Limagne: L'air pur de nos campagnes

06/09/2016

Je constate qu’il n’y a aucun témoignage pour l’ex région Auvergne. Pourtant, l’Auvergne n’est pas qu’un paradis vert baigné d’air pur. Les pratiques agricoles, tirées par les marchés et poussées par la difficulté, pour les agriculteurs, à maintenir des revenus décents, évoluent vers plus de cultures.
Notre maison familiale est isolée en pleine campagne. Lorsque j’étais enfant, nous n’avions pour voisines que des vaches charolaises et quelques moutons, là où pointait la roche. Partout des prés, bordés de haies composées, émaillés d’arbres isolés plus que centenaires.
Aujourd’hui, au moins la moitié des terres a été convertie à la polyculture. Blé, orge, pois, colza et tournesol se succèdent avec leur cohortes de traitements phytosanitaires. Ceux-ci sont appliqués au ras de la maison (< à 5 m), autour de laquelle les haies ont disparu. Ils se comptent par dizaines au printemps.
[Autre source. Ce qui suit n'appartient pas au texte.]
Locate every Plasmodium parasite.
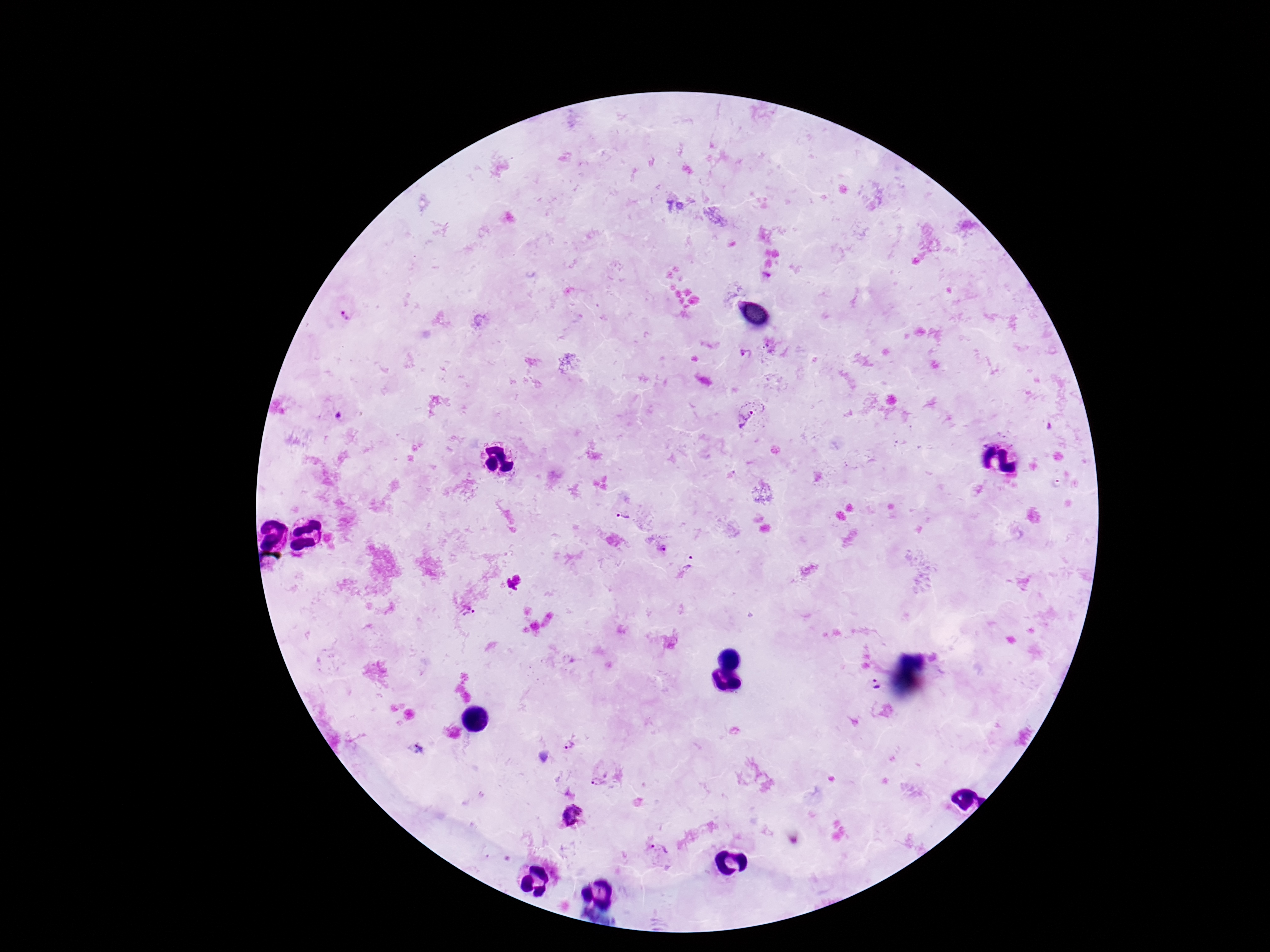

Approximate object centers, in pixels from the top-left corner.
Plasmodium parasites: (x=346, y=316), (x=746, y=354), (x=751, y=417), (x=623, y=515), (x=692, y=563), (x=467, y=613), (x=872, y=687), (x=416, y=748), (x=570, y=748), (x=602, y=776), (x=658, y=852).

Smartphone photograph taken through the microscope eyepiece. 100x magnification. Patient malaria status: infected. Image is 1270×952 pixels. Thick blood film. One field from this slide. Giemsa-stained preparation.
State the blood parasite species.
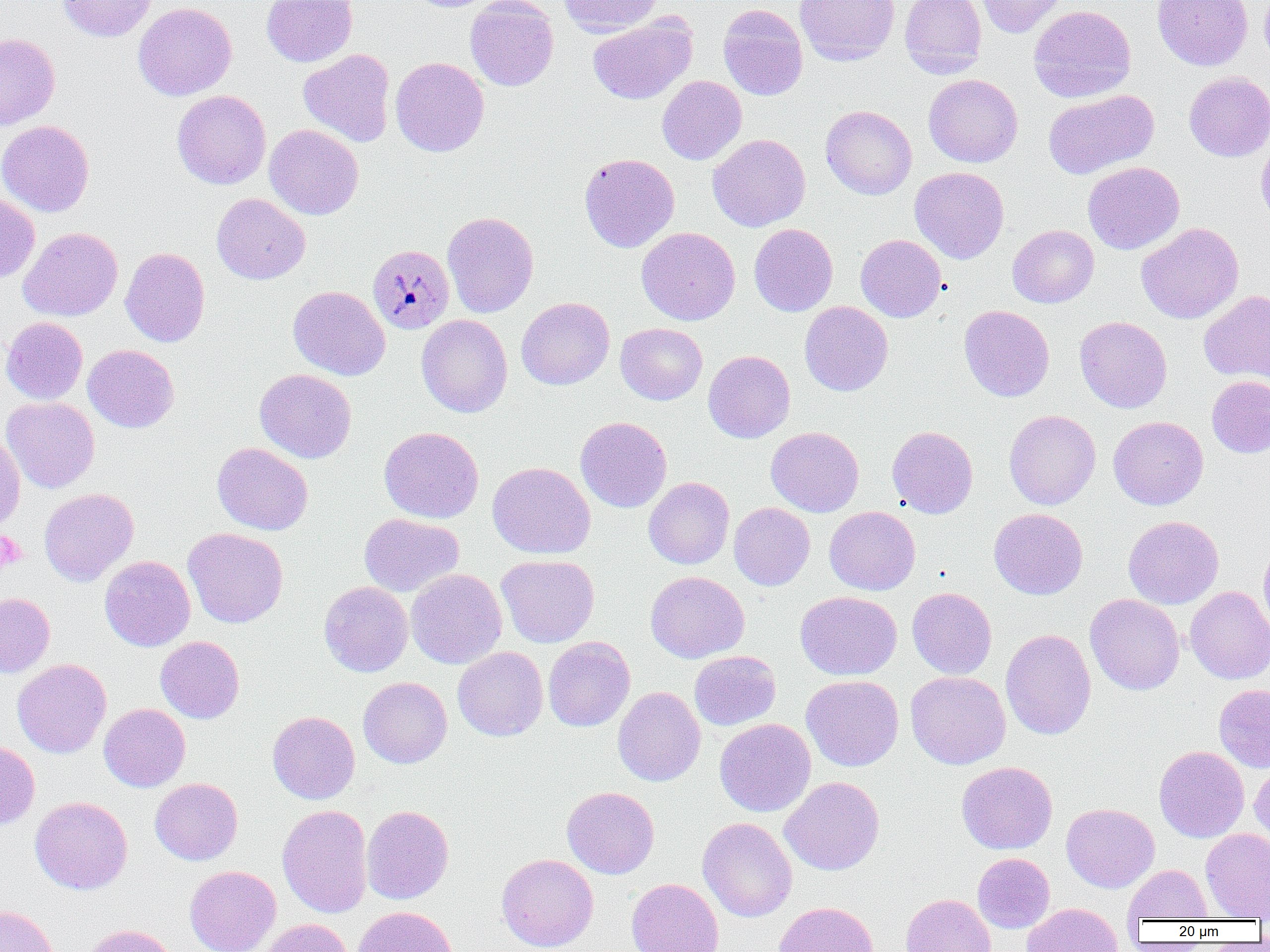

Les conditions d’application (vent très faible en particulier) ne sont pas toujours respectées car il n’est pas toujours simple pour les exploitants de trouver une fenêtre d’application en composant avec les attaques de ravageurs ou de maladies, la météo, la disponibilité du matériel géré en CUMA et l’ensemble des activités autres sur les exploitations.
Bien sûr, aucune information n’est faite en amont des traitements et les séances de jardinage ou les repas à l’extérieur se termine souvent, au printemps, en replis précipités vers la maison.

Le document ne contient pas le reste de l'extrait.